Advisers to the U.S. Food and Drug Administration on Thursday voted to replace the original Pfizer and Moderna primary series mRNA COVID-19 vaccines with the bivalent boosters designed to target Omicron variants, despite concerns about insufficient clinical trial data to support safety and efficacy.
Advisers to the U.S. Food and Drug Administration (FDA) on Thursday voted unanimously to replace the original Pfizer and Moderna primary series mRNA COVID-19 vaccines with the bivalent boosters designed to target Omicron variants.
The bivalent mRNA boosters — authorized in September with no human clinical trials — contain components of the original COVID-19 ancestral strain plus the BA.4 and BA.5 Omicron subvariants. They are currently available for children as young as 6 months old.
The recommendation by the 21-member Vaccines and Related Biological Products Advisory Committee (VRBPAC) moves the FDA one step closer to its goal, announced Monday, of creating a single annual COVID-19 shot.

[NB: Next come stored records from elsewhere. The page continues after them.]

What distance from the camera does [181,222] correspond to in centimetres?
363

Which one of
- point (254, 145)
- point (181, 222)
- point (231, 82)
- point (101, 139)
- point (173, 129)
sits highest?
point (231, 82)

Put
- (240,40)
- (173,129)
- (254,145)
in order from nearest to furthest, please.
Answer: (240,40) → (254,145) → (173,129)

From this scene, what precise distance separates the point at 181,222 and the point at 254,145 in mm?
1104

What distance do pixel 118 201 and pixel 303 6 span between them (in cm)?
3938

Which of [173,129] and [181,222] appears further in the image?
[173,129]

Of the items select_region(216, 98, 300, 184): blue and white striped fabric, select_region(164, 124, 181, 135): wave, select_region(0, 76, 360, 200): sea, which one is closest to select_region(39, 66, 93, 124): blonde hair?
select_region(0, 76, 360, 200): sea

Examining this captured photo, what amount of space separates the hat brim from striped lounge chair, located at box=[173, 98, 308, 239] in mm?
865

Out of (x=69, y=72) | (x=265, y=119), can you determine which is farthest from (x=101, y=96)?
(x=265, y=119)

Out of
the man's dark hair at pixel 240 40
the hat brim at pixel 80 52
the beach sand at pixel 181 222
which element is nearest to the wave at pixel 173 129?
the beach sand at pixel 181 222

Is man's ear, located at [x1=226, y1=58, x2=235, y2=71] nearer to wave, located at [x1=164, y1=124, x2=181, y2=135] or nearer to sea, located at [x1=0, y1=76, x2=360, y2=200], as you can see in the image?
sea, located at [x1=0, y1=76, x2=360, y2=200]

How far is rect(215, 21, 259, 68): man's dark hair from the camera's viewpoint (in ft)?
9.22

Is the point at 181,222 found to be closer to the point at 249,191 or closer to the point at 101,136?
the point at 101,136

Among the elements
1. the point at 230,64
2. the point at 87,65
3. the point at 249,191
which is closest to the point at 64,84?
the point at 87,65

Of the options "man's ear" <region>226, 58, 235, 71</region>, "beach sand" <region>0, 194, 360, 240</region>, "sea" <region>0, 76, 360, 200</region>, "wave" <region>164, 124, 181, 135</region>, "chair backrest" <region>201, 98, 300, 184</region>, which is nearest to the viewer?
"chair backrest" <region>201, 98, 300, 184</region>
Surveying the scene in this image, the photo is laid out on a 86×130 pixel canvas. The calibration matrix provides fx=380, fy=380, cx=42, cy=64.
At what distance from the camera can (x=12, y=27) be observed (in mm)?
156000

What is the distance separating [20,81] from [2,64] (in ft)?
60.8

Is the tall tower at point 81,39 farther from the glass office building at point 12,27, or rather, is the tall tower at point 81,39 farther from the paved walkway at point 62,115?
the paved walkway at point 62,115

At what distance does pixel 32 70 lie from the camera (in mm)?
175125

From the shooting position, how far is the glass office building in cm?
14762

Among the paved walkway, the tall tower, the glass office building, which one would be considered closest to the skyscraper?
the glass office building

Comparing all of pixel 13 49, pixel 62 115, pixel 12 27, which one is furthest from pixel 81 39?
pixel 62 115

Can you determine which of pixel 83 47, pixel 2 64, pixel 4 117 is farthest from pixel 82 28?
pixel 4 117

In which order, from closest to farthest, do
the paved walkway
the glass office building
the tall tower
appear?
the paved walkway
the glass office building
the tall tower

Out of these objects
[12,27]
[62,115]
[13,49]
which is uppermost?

If the FDA accepts the committee’s recommendation, the U.S. “would likely phase out” the companies’ original vaccines, developed in 2020, that target the Wuhan strain, CNBC reported.
The move aims to “simplify the approach to vaccination in order to facilitate the process of optimally vaccinating and protecting the entire population moving forward,” said Dr. Peter Marks, Ph.D., director of the FDA’s Center for Biologics Evaluation and Research, in his opening remarks.
“I think anything we can do to ease up on confusion and simplify things is going to be a good thing,” said Dr. Archana Chatterjee Ph.D., committee member and dean of the Chicago Medical School and vice president for medical affairs at Rosalind Franklin University.
However, a series of recent studies demonstrating problems with the safety and efficacy of the bivalent boosters for adults and children have raised concerns about the shots.
The FDA’s own briefing document released prior to Thursday’s meeting conceded that interpreting the data from studies on immune system response to the bivalent boosters, “is complicated because of the limited sample size, the variability in the assays used and the status of assay qualification, the populations tested, and the intervals between vaccination and serum collection.”
Still, the FDA’s Jerry Weir, Ph.D., said there is “remarkable” real-world data showing the efficacy of the bivalent boosters.
Vinay Prasad, M.D., M.P.H., disagreed, tweeting:
Committee members raised questions about the lack of data on vaccine durability and about dosage, safety and efficacy data for children, but those concerns did not affect their vote.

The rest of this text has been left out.